Cuando María expresó el deseo de leer mis poemas, le dije:
—No me importaría leerte mis cosas, pero este ambiente —estábamos en el club— no me parece el más apropiado.
—No, claro, pero me los puedes prestar para que yo los lea. O si prefieres leérmelos tú —vaciló un segundo—, podemos quedar algún día.
—Eso sería estupendo. Aunque, bueno, no sé si José Antonio...
—José Antonio no es dueño de mi vida. Estamos juntos porque los dos lo deseamos, pero respetamos nuestra libertad.
Era justo lo que yo esperaba que dijera. Fijamos una cita y el día previsto la recogí a la salida de su trabajo en mi Simca 1000 recién comprado. No fue fácil decidir adonde iríamos. Estábamos solos por primera vez y las palabras surgían con menos fluidez que cuando nos rodeaba una multitud. Resolvimos ir a una cafetería céntrica donde no sería imposible encontrar gente conocida. Supuse que María, de modo más o menos inconsciente, trataba de dar una apariencia de normalidad a nuestro encuentro y evitar cualquier indicio de clandestinidad. La elección no pudo ser más desacertada: un local atestado de gente vociferante, con el televisor a todo volumen, donde era preciso forzar la voz para hacerse oír, no parecía el lugar idóneo para recitar poesía. Pero al menos tuvo la virtud de romper el hielo. Después de que yo leyese tres líneas desgañitándome y que María tuviese que repetir “¿Qué? ¿Cómo dices?” a cada instante, empezamos a reír a carcajadas. Liberada la tensión, se llevó un cigarrillo a los labios, y cuando le acerqué una cerilla encendida, ella retuvo mi mano entre las suyas unos segundos más de los necesarios para proteger la llama. Entonces sugerí como alternativa un paseo por el campo y María aceptó.
Fuimos a un bosquecillo de eucaliptos, cercano a la ciudad, en el que yo solía refugiarme a veces. El día era desapacible y permanecimos en el interior del coche. Le leí mis poemas despacio, deteniéndome de cuando en cuando para mirarla, acentuando algunos pasajes, alargando los silencios. No se inquiete, no voy a repetirle ahora mis poesías.
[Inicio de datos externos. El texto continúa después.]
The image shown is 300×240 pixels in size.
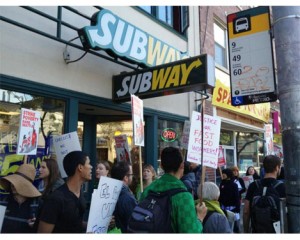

Tengo un gran sentido del ridículo y además he olvidado la mayoría de aquellos escritos. Pero recuerdo un verso. “No me conozcas nunca, nunca me aprendas del todo”, había escrito yo. María dijo que era triste y traducía una barrera interior difícil de traspasar. Tal vez, le contesté, pero no desvelar por completo el misterio es la mejor manera de prolongar el amor. Oportuna frase, un poco críptica y no del todo incierta, que provocó en María el punto de ternura necesario para dejarse besar.
Estará de acuerdo conmigo en que el primer beso es el último acto definitorio de una mujer. Antes —por sus palabras, por sus actos— puede uno imaginarla, suponerla, pero sólo después del primer beso tiene uno certeza de cómo es. Es, en mi opinión, un instante mágico, mucho más esclarecedor que una primera noche de amor. Por supuesto cada primer beso es distinto y comunica cosas diferentes. Los labios de María me transmitieron paz y mansedumbre. Si me permite utilizar una imagen manida pero certera, fue como contemplar las aguas inmóviles de un lago. Tengo leído que el beso no es tan antiguo como la humanidad, que los romanos, por ejemplo, no se besaban en la boca, y se dice también que los esquimales en vez de besarse se frotan la nariz, aunque no creo que ese rito haya persistido después de que el cine y la televisión invadiesen Alaska. Si así fuera, no consigo explicarme cómo antiguos y esquimales han suplido tan importante carencia.
Los siguientes encuentros con María fueron de igual modo secretos. Reconozco que siempre me ha fascinado la clandestinidad en las relaciones amorosas, aun cuando no fuera necesaria. María aceptó de buen grado este tipo de relación oculta, porque le permitía continuar sin problemas su noviazgo con José Antonio. Para mi sorpresa, asumió esta doble vida con naturalidad: salía regularmente con su novio y de manera ocasional conmigo sin que ello alterase su estabilidad. La situación era por demás extraña. Ella mantenía con su novio una conducta normal, adulta, incluido el aspecto sexual, mientras que su comportamiento conmigo era —a excepción de los besos— bastante asexuado: hablábamos mucho, divagábamos, leíamos o comentábamos libros y películas. En fin, un tipo de relación que no podía durar demasiado. Lo cierto es que yo estaba muy a gusto con ella y disfrutaba con aquella serenidad oceánica que emanaba de su persona. Pero también quería acostarme con ella y cada vez erosionaba más mi amor propio la irritante fidelidad de María con su novio.